7 jul 2013

El gregario

Pensando únicamente en una de ellas, exactamente en la duodécima etapa, acudí con mi equipo al Tour de Francia.
Pertenecía a un equipo prestigioso, pero mi papel era de puro gregario. Obedecía órdenes del director, controlando la carrera en los primeros km y estando pendiente de que no faltara, agua, comida y apoyo estratégico al jefe del equipo y a los dos compañeros encargados del tramo final.
Pero había un día que nos dejaban buscar nuestra oportunidad. Y yo elegí la etapa duodécima, de 193 km, en el Tourmalet, puerto “fuera de categoría”, 2.115 m, 7’47% de desnivel, en Pirineos.
Dicho y hecho. En los primeros 30 km entré en una escapada que alcanzó, a falta de 52 km, 12‘ de ventaja sobre el pelotón. Para no ser cazado me fui en compañía de un polaco astuto. Juntos nos mantuvimos con 5’ de diferencia hasta las primeras rampas del puerto, a 18 km de meta.

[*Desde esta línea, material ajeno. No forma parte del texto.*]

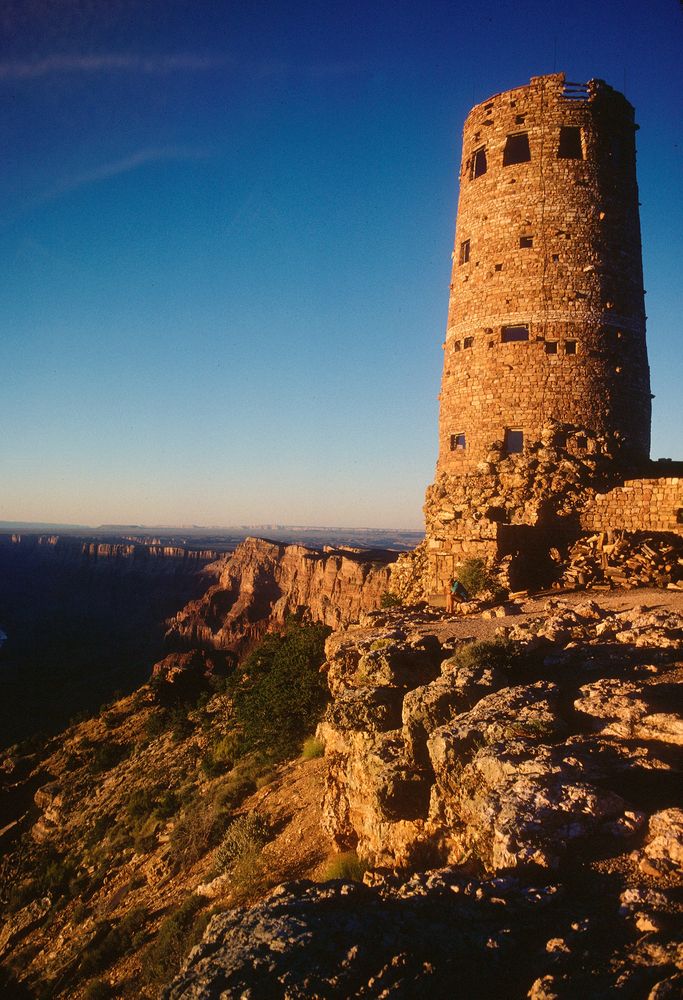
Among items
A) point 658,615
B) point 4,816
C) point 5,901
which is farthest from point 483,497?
point 4,816

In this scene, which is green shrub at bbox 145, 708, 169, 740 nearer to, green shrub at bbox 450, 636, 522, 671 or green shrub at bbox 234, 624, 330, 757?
green shrub at bbox 234, 624, 330, 757

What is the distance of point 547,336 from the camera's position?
16.3m

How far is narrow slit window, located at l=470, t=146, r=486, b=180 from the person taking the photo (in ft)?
59.8

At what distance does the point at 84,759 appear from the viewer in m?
22.3

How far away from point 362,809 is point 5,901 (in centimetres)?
1290

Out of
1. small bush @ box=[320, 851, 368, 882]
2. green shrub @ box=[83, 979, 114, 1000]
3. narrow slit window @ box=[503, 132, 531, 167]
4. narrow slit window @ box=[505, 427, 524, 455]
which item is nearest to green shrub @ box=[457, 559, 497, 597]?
narrow slit window @ box=[505, 427, 524, 455]

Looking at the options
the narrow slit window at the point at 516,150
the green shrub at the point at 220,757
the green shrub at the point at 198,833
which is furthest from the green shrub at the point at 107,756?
the narrow slit window at the point at 516,150

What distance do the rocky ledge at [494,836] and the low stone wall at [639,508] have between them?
5.59 m

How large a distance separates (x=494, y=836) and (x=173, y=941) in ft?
19.6

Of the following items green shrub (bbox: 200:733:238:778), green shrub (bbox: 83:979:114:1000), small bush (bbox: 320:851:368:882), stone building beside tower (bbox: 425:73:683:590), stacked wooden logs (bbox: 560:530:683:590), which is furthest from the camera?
stone building beside tower (bbox: 425:73:683:590)

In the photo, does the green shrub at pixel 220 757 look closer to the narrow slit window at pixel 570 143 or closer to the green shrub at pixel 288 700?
the green shrub at pixel 288 700

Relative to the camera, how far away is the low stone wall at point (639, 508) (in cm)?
1428

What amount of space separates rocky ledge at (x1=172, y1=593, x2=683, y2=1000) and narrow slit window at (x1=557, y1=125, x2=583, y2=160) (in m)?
14.1

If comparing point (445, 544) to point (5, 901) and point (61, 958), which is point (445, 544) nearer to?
point (61, 958)
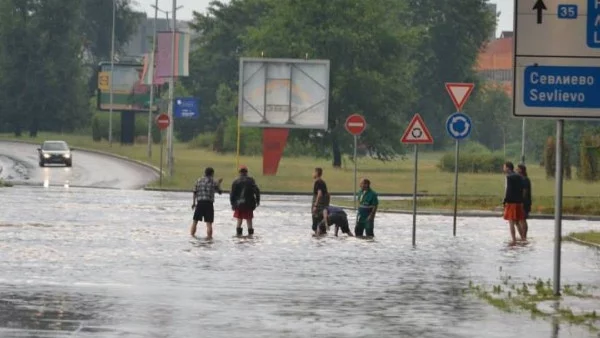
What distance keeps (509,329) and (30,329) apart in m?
4.78

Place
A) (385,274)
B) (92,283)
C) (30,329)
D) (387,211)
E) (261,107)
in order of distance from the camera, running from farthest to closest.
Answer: (261,107), (387,211), (385,274), (92,283), (30,329)

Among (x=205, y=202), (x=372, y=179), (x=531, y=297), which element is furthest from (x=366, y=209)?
(x=372, y=179)

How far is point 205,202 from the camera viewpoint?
3341 cm

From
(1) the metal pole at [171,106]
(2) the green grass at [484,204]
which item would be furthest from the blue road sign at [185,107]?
(2) the green grass at [484,204]

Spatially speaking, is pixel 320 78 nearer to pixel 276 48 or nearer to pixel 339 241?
pixel 276 48

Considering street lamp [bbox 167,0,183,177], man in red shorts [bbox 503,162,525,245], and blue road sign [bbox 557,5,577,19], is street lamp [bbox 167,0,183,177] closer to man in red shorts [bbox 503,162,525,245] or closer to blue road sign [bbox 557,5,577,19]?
man in red shorts [bbox 503,162,525,245]

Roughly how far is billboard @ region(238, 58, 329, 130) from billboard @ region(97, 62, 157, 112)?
45382mm

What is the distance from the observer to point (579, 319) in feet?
58.4

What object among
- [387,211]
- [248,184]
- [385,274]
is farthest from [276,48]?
[385,274]

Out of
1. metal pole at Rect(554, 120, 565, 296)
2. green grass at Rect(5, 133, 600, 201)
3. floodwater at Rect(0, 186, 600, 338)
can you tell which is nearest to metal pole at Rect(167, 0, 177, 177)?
green grass at Rect(5, 133, 600, 201)

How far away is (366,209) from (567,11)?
14382mm

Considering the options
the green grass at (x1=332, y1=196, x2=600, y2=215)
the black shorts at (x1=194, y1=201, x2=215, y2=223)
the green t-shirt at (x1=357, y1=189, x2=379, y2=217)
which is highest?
the green t-shirt at (x1=357, y1=189, x2=379, y2=217)

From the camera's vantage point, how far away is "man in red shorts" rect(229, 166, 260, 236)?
3419cm

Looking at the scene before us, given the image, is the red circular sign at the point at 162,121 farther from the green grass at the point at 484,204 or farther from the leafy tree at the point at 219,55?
the leafy tree at the point at 219,55
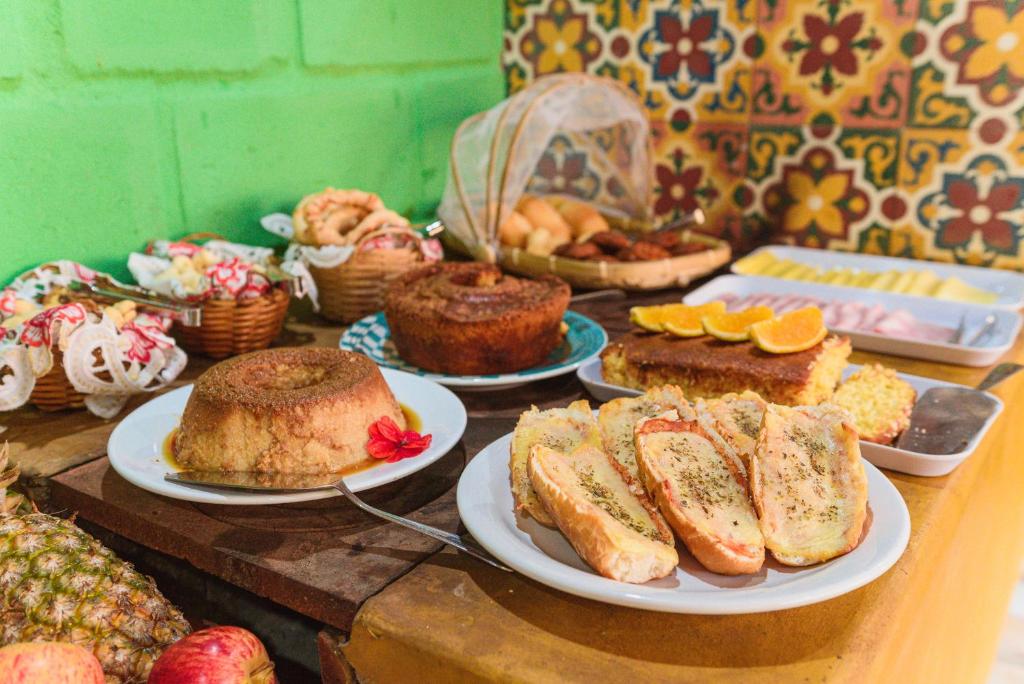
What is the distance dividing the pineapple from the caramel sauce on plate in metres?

Mi director me animaba incrédulo. Yo, como se dice en argot ciclista, apretaba el culo y pedaleaba. Y me quedé solo a mitad de ascensión. Era todo agónico, mis ojos estaban vidriosos y el público, dicen, me llevó en volandas. A falta de 1 km era el primero con 59’’ de diferencia. Me veía ganador y pedaleé ciego de ambición. Tan ciego que ni siquiera vi que en los 50 últimos metros unas sombras borrosas y coloridas me superaron por derecha e izquierda. Uno de ellos me dio una palmada en el culote. Era Miguel Indurain. Fue mi mejor premio.